▸ **DATASET RECORDS**

** begin **

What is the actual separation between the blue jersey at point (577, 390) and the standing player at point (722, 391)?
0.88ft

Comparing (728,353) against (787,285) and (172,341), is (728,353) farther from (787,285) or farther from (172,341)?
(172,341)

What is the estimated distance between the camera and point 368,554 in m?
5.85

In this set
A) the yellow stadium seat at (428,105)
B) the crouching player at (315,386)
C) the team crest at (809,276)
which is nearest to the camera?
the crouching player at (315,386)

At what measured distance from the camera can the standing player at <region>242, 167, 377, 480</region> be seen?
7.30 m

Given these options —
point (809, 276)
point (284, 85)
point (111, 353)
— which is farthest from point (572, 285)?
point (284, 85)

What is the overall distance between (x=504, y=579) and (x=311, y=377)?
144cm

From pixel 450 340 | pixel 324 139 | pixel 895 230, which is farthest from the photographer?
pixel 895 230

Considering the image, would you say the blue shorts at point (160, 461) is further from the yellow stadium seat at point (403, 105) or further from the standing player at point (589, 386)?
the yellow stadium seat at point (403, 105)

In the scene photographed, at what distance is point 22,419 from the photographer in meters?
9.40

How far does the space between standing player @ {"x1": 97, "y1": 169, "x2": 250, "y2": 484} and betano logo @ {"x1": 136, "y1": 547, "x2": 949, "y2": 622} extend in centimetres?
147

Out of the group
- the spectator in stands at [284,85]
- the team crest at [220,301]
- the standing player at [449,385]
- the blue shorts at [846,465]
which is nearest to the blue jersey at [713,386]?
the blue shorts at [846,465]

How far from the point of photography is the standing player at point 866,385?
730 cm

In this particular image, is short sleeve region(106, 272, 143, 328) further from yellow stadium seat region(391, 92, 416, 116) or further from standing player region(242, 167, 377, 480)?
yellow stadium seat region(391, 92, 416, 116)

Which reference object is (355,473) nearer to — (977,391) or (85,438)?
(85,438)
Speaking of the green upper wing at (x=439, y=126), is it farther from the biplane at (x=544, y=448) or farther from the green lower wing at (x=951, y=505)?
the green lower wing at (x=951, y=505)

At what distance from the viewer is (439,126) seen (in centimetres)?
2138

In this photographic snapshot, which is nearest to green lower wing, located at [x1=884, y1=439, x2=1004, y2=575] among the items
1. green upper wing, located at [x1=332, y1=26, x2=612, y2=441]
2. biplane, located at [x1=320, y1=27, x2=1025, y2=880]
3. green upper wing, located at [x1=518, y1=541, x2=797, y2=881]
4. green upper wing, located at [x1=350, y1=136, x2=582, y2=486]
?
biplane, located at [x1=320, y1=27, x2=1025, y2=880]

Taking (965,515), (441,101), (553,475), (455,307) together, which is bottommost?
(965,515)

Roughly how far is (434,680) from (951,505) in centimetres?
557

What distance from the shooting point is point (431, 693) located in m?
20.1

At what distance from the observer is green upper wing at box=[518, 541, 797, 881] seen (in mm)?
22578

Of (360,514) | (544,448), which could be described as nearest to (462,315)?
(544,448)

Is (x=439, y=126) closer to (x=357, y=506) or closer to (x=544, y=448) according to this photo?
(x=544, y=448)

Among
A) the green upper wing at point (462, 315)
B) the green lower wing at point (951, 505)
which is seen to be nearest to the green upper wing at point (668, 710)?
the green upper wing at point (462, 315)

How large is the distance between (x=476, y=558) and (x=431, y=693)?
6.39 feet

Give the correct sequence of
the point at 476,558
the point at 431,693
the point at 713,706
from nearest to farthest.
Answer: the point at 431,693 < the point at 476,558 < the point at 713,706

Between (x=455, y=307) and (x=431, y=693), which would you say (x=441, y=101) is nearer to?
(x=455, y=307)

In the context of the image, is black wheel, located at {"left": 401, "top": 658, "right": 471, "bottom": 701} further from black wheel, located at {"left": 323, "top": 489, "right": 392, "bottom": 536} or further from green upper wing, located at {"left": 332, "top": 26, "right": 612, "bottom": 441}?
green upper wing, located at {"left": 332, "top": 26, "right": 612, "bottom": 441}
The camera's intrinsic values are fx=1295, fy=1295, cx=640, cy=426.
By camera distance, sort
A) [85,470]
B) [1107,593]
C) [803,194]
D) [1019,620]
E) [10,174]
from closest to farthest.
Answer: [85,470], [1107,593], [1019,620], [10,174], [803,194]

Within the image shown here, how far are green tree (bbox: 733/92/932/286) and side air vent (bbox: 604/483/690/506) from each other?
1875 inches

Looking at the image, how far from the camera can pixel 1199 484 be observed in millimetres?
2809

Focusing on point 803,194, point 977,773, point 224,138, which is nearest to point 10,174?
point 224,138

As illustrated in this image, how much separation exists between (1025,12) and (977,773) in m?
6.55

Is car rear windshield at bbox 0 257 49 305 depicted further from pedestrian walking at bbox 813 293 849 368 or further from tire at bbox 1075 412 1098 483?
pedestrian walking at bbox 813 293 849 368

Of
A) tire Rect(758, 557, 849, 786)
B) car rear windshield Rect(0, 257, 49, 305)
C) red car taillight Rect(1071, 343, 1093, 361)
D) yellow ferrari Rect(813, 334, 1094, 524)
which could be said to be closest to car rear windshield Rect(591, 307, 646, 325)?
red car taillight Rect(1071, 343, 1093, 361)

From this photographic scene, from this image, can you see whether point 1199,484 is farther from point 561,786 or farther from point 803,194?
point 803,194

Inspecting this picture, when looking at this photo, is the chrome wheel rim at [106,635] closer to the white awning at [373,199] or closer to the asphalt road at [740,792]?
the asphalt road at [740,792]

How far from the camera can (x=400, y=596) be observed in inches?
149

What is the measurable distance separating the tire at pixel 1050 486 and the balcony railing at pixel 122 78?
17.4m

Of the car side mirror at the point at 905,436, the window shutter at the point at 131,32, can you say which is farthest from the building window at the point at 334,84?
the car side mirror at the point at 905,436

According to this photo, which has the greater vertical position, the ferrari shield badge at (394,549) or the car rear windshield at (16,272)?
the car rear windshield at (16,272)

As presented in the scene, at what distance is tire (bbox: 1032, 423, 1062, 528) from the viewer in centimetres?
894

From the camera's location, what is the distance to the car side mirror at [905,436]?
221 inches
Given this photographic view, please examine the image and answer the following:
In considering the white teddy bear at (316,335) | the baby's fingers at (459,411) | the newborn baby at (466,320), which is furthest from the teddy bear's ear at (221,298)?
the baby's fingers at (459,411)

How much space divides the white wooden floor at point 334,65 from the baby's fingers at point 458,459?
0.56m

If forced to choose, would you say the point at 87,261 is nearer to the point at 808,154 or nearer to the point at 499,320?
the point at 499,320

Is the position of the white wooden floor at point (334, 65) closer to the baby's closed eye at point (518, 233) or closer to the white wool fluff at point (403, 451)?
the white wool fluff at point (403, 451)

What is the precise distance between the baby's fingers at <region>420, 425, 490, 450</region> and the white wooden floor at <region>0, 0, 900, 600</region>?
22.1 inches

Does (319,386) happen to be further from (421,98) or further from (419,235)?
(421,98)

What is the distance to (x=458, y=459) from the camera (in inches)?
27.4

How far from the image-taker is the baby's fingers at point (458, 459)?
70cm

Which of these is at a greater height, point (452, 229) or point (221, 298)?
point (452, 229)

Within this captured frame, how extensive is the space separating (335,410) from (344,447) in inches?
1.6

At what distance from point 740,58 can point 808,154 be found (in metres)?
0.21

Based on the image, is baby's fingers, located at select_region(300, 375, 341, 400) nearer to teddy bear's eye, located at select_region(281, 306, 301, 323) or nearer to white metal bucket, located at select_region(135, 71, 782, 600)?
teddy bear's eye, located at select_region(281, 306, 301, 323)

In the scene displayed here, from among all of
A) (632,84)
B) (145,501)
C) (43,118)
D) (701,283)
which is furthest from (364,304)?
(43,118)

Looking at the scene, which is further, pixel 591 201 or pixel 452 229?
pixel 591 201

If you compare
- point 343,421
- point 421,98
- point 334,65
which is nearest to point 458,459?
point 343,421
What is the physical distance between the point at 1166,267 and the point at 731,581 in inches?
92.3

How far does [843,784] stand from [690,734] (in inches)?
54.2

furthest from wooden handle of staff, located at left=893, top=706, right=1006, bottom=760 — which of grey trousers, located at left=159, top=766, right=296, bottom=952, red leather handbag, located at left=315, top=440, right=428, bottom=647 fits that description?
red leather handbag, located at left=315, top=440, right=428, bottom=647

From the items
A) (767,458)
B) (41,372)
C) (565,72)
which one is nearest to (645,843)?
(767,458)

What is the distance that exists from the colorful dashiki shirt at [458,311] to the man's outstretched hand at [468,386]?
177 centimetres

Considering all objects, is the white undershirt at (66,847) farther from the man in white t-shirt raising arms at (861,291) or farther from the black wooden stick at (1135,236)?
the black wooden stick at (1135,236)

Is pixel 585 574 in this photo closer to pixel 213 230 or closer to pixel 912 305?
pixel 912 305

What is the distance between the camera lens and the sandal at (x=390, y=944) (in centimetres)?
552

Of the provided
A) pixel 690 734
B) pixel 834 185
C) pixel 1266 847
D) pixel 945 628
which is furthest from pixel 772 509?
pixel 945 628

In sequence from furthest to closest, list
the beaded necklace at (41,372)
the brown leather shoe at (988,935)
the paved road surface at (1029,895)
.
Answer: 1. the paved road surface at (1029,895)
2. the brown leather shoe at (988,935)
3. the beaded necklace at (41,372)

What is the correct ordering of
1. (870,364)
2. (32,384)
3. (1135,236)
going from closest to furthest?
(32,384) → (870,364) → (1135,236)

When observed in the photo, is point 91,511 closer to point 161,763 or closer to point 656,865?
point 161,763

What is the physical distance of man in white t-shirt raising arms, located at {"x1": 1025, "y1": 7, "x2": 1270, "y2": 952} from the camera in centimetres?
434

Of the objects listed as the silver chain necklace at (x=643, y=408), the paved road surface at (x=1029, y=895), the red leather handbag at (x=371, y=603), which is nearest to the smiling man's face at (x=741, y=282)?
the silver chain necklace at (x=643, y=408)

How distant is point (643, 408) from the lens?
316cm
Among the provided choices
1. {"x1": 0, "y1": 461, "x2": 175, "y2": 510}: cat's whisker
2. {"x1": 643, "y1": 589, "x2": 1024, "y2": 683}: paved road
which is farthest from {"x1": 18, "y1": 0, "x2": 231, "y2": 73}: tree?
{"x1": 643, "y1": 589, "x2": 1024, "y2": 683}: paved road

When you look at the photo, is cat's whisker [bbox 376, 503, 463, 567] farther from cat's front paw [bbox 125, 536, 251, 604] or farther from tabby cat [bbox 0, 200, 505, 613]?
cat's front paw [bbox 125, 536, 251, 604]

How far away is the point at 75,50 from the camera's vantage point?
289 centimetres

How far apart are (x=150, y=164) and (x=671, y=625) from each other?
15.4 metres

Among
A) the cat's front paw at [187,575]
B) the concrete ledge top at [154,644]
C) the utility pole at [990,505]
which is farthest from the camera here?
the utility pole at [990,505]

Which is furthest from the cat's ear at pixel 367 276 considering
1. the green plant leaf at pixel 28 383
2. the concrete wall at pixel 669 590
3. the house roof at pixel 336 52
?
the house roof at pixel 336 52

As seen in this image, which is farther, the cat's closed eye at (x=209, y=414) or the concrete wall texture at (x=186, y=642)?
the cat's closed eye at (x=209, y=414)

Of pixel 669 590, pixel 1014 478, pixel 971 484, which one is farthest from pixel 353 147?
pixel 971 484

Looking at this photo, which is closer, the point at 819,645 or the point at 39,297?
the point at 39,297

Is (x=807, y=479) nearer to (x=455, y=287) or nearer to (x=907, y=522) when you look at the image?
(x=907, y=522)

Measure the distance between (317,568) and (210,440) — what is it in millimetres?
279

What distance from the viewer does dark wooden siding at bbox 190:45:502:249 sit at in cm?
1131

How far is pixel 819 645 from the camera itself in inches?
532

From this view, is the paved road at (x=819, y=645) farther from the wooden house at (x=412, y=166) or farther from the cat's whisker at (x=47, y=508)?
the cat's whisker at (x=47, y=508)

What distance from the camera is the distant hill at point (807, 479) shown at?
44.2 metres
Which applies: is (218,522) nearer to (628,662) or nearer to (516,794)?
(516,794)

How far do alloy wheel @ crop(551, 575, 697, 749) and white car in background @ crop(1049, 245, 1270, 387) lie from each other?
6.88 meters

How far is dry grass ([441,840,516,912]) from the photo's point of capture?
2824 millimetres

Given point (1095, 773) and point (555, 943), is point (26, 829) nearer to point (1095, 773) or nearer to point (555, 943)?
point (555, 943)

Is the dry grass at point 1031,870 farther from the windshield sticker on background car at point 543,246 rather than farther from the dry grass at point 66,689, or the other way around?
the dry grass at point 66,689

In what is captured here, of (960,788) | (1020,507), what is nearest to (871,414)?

** end **

▸ **PROBLEM TO SOLVE**
Repeat only the lines running from the line that contains "Is (x=807, y=479)" through the last line above, inclusive.

▸ **WORKED SOLUTION**
Is (x=807, y=479) nearer to (x=455, y=287) or nearer to (x=907, y=522) when you look at the image?
(x=907, y=522)

Measure the distance between (317,568) and (210,440) — what is it in millimetres?
279

What distance from the viewer does dark wooden siding at bbox 190:45:502:249 sit at in cm?
1131

How far is pixel 819 645 from the camera itself in inches?
532

From this view, is the paved road at (x=819, y=645) farther from the wooden house at (x=412, y=166) or farther from the cat's whisker at (x=47, y=508)?
the cat's whisker at (x=47, y=508)

What distance from the camera is the distant hill at point (807, 479) shown at?
44.2 metres
Which applies: is (218,522) nearer to (628,662) or nearer to (516,794)?
(516,794)

How far do alloy wheel @ crop(551, 575, 697, 749) and white car in background @ crop(1049, 245, 1270, 387) lie from each other?
6.88 meters

How far is dry grass ([441,840,516,912]) from the photo's point of capture?
2824 millimetres

Given point (1095, 773) and point (555, 943), is point (26, 829) nearer to point (1095, 773) or nearer to point (555, 943)?
point (555, 943)

Is the dry grass at point 1031,870 farther from the windshield sticker on background car at point 543,246 rather than farther from the dry grass at point 66,689, or the other way around?
the dry grass at point 66,689

In what is captured here, of (960,788) | (1020,507), what is nearest to (871,414)?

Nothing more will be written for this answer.